Passage given:
:::

In the middle of a small traditional market, there are two sets of railway lines on which vendors sell their wares. They slowly move their carts when a train approaches, and after it has passed they put their carts back on the track. Old, dented cabs and decaying buses form a long line on the track. People walk at a leisurely pace between the cars. In this place, everything that moves, moves slowly. This is Alexandria, in Egypt, where the past and the present are intertwined and both face enormous pressures from the future.
The Bibliotheca Alexandrina is located here. I wanted to visit Alexandria during my first trip to Egypt because of this library. The Bibliotheca Alexandrina was built to commemorate the ancient Royal Library of Alexandria. It was the world’s first library, built in 290 B.C., during the reign of Ptolemy I. The old library used to have 800,000 pieces, including work from the ancient worlds of east and west and records written on papyrus, but it was entirely destroyed during the Muslim conquest in 645.
The Library of Alexandria was the center of the academic world and the birthplace of Hellenism.
To revive the spirit of the old library took decades of research, planning and construction. The new building opened some 1,700 years after the destruction of its ancient predecessor.
Before I arrived there, I always had a dreamy image of the Library of Alexandria. However, when I visited the new library, I was surprised to find a modern building of overwhelming size. As Egyptian once worshiped Osiris, the sun god, I was told that the entrance to the library symbolizes the sun rising from the Mediterranean.
On the granite wall near the entrance there are engravings of many letters and symbols from many countries. On the left side of the wall I saw some Korean script, which made me very happy.

:::

Provided records:
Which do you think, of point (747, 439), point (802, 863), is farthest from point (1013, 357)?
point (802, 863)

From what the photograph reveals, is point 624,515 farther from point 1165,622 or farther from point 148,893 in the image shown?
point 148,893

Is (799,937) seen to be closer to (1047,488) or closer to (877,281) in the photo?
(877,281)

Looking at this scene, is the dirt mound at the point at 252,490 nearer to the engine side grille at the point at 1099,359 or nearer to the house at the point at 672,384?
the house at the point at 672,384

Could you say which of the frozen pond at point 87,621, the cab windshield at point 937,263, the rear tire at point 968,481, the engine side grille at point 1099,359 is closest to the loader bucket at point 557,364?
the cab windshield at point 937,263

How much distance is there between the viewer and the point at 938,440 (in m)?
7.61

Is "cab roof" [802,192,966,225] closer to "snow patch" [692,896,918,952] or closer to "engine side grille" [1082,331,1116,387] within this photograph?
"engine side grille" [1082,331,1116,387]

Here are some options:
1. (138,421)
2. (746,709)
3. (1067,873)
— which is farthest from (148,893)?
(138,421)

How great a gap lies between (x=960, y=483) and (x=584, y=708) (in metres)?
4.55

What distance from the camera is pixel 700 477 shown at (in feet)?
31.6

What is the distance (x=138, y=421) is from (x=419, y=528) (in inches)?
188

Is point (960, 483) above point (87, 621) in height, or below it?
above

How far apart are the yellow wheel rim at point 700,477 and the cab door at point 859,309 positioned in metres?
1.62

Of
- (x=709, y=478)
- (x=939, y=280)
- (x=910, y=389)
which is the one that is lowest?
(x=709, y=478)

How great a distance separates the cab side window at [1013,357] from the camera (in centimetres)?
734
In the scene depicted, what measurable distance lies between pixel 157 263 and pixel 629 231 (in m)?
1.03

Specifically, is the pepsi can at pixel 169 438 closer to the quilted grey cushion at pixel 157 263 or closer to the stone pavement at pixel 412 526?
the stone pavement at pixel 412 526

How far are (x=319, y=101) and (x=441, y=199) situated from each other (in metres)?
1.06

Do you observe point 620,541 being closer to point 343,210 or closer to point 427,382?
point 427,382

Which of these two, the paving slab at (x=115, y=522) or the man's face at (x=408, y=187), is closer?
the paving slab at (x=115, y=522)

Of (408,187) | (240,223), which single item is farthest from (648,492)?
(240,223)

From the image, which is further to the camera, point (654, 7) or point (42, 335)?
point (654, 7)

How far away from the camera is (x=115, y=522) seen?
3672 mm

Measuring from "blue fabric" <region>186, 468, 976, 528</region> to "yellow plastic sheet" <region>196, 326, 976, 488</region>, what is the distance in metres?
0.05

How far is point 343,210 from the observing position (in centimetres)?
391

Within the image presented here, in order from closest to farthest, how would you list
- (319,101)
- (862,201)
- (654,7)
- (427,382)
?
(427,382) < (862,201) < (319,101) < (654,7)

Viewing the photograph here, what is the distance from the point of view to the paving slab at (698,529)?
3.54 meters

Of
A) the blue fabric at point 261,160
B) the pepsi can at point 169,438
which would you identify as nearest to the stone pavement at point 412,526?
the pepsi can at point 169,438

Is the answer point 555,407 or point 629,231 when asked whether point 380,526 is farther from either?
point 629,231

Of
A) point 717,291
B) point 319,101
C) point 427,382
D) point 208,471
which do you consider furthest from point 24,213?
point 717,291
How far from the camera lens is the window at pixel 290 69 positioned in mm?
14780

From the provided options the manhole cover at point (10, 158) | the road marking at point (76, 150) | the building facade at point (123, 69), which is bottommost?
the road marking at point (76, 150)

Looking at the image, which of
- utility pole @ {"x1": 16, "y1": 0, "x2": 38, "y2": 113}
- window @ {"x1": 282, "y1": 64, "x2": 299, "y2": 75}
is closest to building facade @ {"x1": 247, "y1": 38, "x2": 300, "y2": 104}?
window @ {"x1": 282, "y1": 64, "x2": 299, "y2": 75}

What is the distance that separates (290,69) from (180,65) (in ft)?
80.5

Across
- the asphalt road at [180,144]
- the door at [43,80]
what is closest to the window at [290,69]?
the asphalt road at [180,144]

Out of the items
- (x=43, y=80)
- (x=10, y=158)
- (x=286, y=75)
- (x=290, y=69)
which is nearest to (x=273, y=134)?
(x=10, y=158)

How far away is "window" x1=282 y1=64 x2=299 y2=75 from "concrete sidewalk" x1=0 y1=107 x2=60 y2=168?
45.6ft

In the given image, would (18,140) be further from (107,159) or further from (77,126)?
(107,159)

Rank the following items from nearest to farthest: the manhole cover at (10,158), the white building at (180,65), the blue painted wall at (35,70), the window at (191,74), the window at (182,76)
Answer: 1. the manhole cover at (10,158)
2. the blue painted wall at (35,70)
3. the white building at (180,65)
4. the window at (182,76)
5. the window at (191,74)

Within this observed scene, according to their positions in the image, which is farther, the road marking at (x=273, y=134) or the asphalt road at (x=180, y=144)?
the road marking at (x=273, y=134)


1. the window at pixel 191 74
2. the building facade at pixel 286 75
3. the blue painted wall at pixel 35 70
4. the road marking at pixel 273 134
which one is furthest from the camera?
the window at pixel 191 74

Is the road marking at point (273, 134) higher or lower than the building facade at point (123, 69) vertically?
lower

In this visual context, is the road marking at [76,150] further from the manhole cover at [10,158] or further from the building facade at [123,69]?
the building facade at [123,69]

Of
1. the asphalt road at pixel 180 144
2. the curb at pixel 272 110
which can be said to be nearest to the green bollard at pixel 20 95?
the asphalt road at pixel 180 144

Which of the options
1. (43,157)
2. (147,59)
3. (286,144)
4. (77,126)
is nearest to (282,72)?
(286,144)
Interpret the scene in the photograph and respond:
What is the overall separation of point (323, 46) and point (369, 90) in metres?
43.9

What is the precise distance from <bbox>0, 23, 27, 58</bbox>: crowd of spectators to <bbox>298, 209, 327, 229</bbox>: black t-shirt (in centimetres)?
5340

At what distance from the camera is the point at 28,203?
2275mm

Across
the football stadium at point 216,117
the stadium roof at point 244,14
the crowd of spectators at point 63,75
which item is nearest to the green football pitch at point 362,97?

:::

What is asked:
[1] In the passage about Alexandria, what script did the writer see on the left side of the granite wall near the library entrance?
[2] Duplicate a section of the passage about Alexandria word for word, beginning at the words "In the middle" and stopping after "from the future.".
The entries are separate from the passage about Alexandria.

Completed exercise:
[1] Korean script.

[2]
In the middle of a small traditional market, there are two sets of railway lines on which vendors sell their wares. They slowly move their carts when a train approaches, and after it has passed they put their carts back on the track. Old, dented cabs and decaying buses form a long line on the track. People walk at a leisurely pace between the cars. In this place, everything that moves, moves slowly. This is Alexandria, in Egypt, where the past and the present are intertwined and both face enormous pressures from the future.